19. The hinge of claim 16, wherein said cap includes a female snap fit formation and an end of said elongated shaft includes a male snap fit formation.

20. A self-contained hinge for a flip-style device, comprising:

a cam with an opening;

a follower having a surface to mate with said cam and an elongated shaft extending away from said surface and through said opening; and

a spring having one end rotationally fixed to said elongated shaft and an opposite end rotationally fixed to said cam.

21. The hinge of claim 20, wherein said follower includes one or more extending members forming a device interface.

22. The hinge of claim 20, further comprising a retaining member for engaging said opposite end of said spring.

23. The hinge of claim 22, wherein said retaining member comprises a helical C-clip.

24. The hinge of claim 20, wherein said follower has a surface defining open and closed positions of the hinge.

25. The hinge of claim 24, wherein said surface of said follower includes a first ridge that overcomes a peak of a cam surface and a second ridge that engages said peak to prevent automatic rotation of said elongated shaft relative to said cam.

26. The hinge of claim 20, wherein said elongated shaft includes a longitudinal slot for receiving said end of said spring rotationally fixed to said elongated shaft.

27. The hinge of claim 22, wherein said retaining member includes a collar having a flange to press against said spring and a cap that seats in said collar and snap fits to said elongated shaft.

28. The hinge of claim 27, wherein said collar has a slot for receiving said end of said spring rotationally fixed relative to said elongated shaft.

29. The hinge of claim 27, wherein said flange includes at least two valleys to form a surface that presses against said spring.

30. The hinge of claim 22, wherein said cam includes a seat area for receiving said spring.

31. The hinge of claim 30, wherein said cam includes an outer surface provided with a groove for receiving said opposite end of said spring.

32. A self-contained hinge for a flip-style device comprising:

a cam mounted against a follower surface and around an elongated shaft extending away from said follower surface; and

a spring that simultaneously urges said cam against said follower surface and provides a torsional force that regulates relative rotation of said cam and said follower surface.

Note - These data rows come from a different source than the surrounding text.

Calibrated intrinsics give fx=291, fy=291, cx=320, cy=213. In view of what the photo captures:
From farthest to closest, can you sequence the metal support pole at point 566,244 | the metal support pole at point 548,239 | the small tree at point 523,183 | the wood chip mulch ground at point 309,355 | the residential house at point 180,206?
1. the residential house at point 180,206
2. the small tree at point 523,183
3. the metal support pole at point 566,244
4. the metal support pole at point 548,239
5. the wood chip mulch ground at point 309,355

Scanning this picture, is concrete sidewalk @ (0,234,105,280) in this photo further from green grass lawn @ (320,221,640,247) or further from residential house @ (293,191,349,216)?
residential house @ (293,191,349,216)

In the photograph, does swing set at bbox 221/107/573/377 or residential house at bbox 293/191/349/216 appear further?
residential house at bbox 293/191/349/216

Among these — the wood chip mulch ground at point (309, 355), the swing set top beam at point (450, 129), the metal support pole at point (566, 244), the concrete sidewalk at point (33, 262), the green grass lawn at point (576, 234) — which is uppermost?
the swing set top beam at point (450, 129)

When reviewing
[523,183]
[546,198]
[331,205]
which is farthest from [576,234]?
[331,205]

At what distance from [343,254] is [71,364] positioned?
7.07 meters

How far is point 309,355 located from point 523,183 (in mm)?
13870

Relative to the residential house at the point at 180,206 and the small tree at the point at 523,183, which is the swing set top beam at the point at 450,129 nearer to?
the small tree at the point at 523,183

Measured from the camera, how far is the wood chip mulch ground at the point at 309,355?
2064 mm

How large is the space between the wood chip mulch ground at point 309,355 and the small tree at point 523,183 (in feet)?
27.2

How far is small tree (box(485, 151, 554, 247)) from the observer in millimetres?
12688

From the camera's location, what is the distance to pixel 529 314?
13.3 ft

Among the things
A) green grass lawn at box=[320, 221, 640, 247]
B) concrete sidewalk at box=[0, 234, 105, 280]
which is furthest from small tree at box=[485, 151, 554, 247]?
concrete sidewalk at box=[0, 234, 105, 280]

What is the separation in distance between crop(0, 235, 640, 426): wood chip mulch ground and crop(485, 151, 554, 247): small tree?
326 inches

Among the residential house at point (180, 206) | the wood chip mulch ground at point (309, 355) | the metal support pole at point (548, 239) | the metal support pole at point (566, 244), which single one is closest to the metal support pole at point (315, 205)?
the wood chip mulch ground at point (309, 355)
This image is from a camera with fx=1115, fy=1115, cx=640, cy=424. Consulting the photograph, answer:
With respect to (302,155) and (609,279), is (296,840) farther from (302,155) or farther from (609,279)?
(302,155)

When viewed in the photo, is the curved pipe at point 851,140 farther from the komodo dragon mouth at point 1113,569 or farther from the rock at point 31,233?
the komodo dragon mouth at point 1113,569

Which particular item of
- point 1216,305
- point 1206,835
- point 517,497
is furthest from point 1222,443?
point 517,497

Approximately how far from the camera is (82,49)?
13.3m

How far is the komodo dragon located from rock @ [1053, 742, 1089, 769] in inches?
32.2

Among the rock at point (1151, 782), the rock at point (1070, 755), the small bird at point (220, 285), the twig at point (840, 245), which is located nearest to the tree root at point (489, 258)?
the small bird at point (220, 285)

33. The hinge of claim 32, wherein said cam includes a groove for receiving one end of said spring.

34. The hinge of claim 33, wherein said elongated shaft includes a slot for receiving an opposite end of said spring.

35. The hinge of claim 32 formed as part of a flip-style device, and wherein a rotation of a flip part of the flip-style device of about 15 degrees from a closed position of the flip-style device enables a ridge of said follower surface to override a peak of a surface of said cam.

36. The hinge of claim 32, wherein said cam and said follower surface define fully closed, self-open and fully open positions relative to said cam.

37. The hinge of claim 32, wherein said cam includes a seat portion to seat said spring.

38. A flip-style device comprising:

a main part and flip part joined to permit rotation of said flip part with respect to said main part;

a hinge joining said main part and said flip part to permit said rotation of said flip part, said hinge including,

a follower having an elongated shaft;

a cam receiving said elongated shaft therethrough; and

a spring rotationally held relative to said elongated shaft and said cam to compress said cam against said follower and apply a torsional force to regulate relative movement of said follower and said cam.

39. The device of claim 38, wherein said hinge forms a separate unit that may be inserted into one of said main part and said flip part.

40. The device of claim 38, wherein said spring encircles said elongated shaft.

41. The device of claim 38, wherein said hinge further includes a retaining member connectable to said elongated shaft to engage said spring and prevent distortion thereof.

42. The device of claim 38, wherein said follower includes one or more extending members forming a device interface.

43. The device of claim 38, wherein said elongated shaft includes a longitudinal slot for receiving an end of said spring.